## ASSIGNMENT
Take the data below and copy exactly the lines starting at the one with "A: Dikdik (dik-dik) (Madoqua)." and finishing at the one with "A: Sequence-level.", both included.

[DATA EXTRACT Boundary: Start]

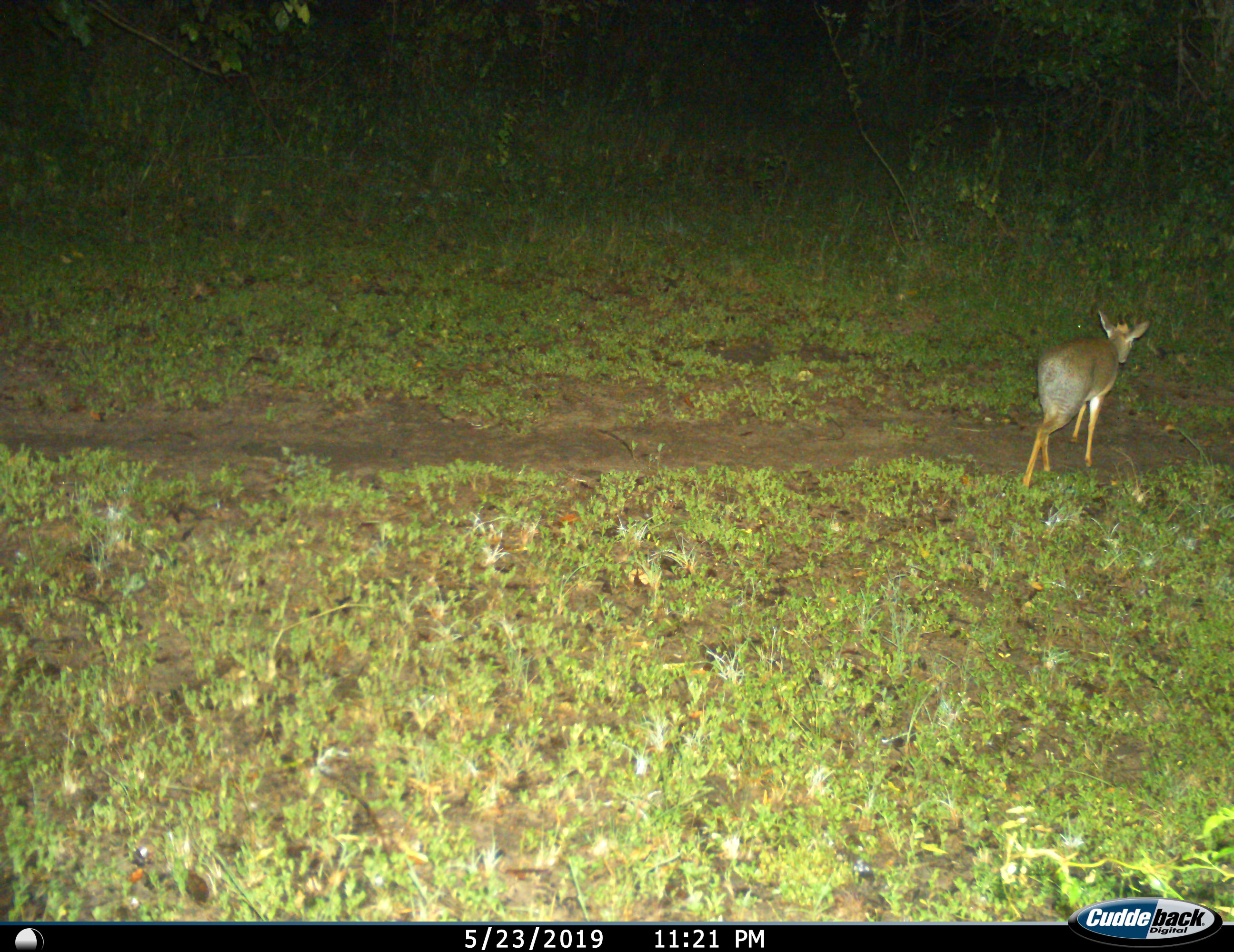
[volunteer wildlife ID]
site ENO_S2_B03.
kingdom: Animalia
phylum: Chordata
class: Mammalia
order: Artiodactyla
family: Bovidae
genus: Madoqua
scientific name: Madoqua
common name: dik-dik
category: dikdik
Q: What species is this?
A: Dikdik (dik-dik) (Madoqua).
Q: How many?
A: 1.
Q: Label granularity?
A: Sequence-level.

[DATA EXTRACT Boundary: End]
[DATA EXTRACT Boundary: Start]

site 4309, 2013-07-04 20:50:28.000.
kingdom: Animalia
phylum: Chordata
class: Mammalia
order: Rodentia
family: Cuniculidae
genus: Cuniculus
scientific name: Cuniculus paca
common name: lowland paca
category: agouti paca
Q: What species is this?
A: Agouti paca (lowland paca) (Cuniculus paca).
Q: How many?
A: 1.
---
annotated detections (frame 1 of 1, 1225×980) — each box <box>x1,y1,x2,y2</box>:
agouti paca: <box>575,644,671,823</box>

[DATA EXTRACT Boundary: End]

## YOUR RESPONSE
A: Dikdik (dik-dik) (Madoqua).
Q: How many?
A: 1.
Q: Label granularity?
A: Sequence-level.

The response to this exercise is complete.